[Start of section]
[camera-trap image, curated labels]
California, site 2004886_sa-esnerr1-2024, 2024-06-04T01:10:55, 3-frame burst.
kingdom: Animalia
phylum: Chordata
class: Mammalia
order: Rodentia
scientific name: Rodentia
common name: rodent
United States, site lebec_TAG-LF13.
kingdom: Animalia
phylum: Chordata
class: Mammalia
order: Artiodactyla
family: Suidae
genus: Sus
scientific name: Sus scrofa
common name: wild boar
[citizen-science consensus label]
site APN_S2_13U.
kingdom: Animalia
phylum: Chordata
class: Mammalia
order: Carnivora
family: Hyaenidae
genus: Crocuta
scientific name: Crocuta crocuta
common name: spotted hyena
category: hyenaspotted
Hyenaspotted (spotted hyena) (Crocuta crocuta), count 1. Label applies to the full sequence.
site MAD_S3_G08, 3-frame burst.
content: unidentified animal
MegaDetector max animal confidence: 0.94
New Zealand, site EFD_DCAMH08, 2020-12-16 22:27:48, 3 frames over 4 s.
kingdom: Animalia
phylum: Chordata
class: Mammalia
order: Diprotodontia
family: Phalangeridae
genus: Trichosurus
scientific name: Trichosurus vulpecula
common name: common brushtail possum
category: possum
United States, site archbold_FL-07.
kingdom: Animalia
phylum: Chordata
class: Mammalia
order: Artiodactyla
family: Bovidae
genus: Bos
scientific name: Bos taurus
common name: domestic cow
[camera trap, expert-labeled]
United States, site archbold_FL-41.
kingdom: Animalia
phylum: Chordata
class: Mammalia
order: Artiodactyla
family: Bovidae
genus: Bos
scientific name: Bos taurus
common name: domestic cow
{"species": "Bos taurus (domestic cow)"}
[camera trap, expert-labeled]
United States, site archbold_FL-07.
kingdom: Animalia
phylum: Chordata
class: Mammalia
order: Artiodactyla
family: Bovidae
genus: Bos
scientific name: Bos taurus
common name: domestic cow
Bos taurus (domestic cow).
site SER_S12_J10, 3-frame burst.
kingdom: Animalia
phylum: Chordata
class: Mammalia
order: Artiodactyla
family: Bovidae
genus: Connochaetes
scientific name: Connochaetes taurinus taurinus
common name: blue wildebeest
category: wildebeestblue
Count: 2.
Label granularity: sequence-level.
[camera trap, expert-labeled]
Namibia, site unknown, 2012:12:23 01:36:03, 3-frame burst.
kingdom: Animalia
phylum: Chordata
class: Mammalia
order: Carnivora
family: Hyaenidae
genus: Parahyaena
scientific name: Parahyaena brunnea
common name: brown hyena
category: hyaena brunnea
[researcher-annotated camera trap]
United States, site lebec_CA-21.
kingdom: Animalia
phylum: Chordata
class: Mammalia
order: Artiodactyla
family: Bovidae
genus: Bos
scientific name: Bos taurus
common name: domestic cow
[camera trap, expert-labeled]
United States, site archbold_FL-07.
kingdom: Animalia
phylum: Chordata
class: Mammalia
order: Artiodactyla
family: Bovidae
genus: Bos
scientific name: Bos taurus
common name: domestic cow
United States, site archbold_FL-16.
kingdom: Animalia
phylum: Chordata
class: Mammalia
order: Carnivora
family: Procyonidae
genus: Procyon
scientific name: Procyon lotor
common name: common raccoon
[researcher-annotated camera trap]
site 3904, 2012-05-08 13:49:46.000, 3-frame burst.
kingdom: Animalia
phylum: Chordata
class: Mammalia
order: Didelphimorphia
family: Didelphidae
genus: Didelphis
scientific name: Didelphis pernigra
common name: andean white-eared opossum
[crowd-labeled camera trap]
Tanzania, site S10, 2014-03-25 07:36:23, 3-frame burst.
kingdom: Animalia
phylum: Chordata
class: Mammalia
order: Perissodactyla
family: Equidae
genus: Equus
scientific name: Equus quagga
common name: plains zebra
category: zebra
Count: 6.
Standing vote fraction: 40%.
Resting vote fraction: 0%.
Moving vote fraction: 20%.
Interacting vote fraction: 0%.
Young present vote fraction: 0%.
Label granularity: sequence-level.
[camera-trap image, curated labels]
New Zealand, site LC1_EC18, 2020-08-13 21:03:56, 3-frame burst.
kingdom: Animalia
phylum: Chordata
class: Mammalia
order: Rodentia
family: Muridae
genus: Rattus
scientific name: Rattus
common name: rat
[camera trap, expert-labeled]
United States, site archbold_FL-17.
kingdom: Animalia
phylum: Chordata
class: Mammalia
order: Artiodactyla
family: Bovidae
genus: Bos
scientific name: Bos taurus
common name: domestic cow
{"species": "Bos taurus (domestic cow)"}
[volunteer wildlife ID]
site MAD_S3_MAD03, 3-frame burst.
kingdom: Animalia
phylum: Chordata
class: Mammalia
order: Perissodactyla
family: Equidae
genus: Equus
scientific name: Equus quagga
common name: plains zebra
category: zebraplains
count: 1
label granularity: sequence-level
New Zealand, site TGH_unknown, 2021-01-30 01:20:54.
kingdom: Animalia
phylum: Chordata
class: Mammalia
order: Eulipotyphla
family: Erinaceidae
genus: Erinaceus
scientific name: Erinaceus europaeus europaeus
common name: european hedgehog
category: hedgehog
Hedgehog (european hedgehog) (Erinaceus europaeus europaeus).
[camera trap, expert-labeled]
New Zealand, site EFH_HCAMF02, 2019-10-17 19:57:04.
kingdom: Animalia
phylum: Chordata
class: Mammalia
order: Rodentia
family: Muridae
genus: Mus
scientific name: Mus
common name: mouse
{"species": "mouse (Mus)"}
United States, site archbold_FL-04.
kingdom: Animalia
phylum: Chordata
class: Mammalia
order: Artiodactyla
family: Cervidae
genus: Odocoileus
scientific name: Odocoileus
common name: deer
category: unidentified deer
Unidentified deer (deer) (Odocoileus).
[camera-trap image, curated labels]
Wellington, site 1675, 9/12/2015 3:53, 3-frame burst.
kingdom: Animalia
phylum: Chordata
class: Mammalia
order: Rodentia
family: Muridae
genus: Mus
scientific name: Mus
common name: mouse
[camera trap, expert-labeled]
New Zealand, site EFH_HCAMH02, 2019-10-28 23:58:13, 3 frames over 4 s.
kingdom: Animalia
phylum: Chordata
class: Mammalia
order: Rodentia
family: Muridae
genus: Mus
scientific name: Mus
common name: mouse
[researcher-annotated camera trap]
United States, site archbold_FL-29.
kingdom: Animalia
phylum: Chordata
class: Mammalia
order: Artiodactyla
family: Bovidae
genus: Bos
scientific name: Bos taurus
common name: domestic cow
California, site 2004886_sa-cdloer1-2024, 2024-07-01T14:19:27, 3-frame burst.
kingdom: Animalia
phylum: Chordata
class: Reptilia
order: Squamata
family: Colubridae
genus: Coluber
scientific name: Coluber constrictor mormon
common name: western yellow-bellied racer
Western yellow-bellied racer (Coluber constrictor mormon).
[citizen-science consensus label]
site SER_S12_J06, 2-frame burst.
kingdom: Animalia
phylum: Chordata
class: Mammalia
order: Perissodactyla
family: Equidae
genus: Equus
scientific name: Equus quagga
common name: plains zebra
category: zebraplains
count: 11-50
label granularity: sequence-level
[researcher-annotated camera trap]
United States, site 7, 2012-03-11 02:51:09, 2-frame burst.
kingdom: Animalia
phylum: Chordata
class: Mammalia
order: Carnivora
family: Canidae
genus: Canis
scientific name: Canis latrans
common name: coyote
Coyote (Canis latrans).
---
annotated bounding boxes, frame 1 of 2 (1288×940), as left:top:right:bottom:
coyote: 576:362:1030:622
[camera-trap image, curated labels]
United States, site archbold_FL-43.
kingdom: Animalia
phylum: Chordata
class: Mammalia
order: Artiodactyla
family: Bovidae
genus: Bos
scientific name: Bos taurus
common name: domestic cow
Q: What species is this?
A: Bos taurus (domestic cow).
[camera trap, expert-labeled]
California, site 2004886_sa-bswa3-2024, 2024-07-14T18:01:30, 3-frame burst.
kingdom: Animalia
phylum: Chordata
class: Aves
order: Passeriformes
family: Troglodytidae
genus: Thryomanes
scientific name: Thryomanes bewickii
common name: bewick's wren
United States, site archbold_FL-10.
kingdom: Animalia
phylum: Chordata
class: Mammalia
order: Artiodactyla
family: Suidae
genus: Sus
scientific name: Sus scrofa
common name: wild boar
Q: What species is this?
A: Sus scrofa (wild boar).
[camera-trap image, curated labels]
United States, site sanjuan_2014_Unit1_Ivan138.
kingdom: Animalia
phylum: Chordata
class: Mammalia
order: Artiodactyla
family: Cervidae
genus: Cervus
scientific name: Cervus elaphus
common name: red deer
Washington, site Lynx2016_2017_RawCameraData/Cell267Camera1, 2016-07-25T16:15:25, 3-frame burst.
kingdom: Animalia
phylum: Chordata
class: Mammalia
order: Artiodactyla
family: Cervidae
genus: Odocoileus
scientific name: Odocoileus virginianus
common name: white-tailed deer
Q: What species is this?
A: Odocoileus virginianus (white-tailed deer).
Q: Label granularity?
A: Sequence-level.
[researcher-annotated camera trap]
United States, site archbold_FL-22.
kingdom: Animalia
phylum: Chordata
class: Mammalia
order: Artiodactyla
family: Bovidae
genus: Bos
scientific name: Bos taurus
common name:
[End of section]
◆ Brief
Lines from the entries that contain the string "frames" must be found and copied.

◆ Answer box
New Zealand, site EFD_DCAMH08, 2020-12-16 22:27:48, 3 frames over 4 s.
New Zealand, site EFH_HCAMH02, 2019-10-28 23:58:13, 3 frames over 4 s.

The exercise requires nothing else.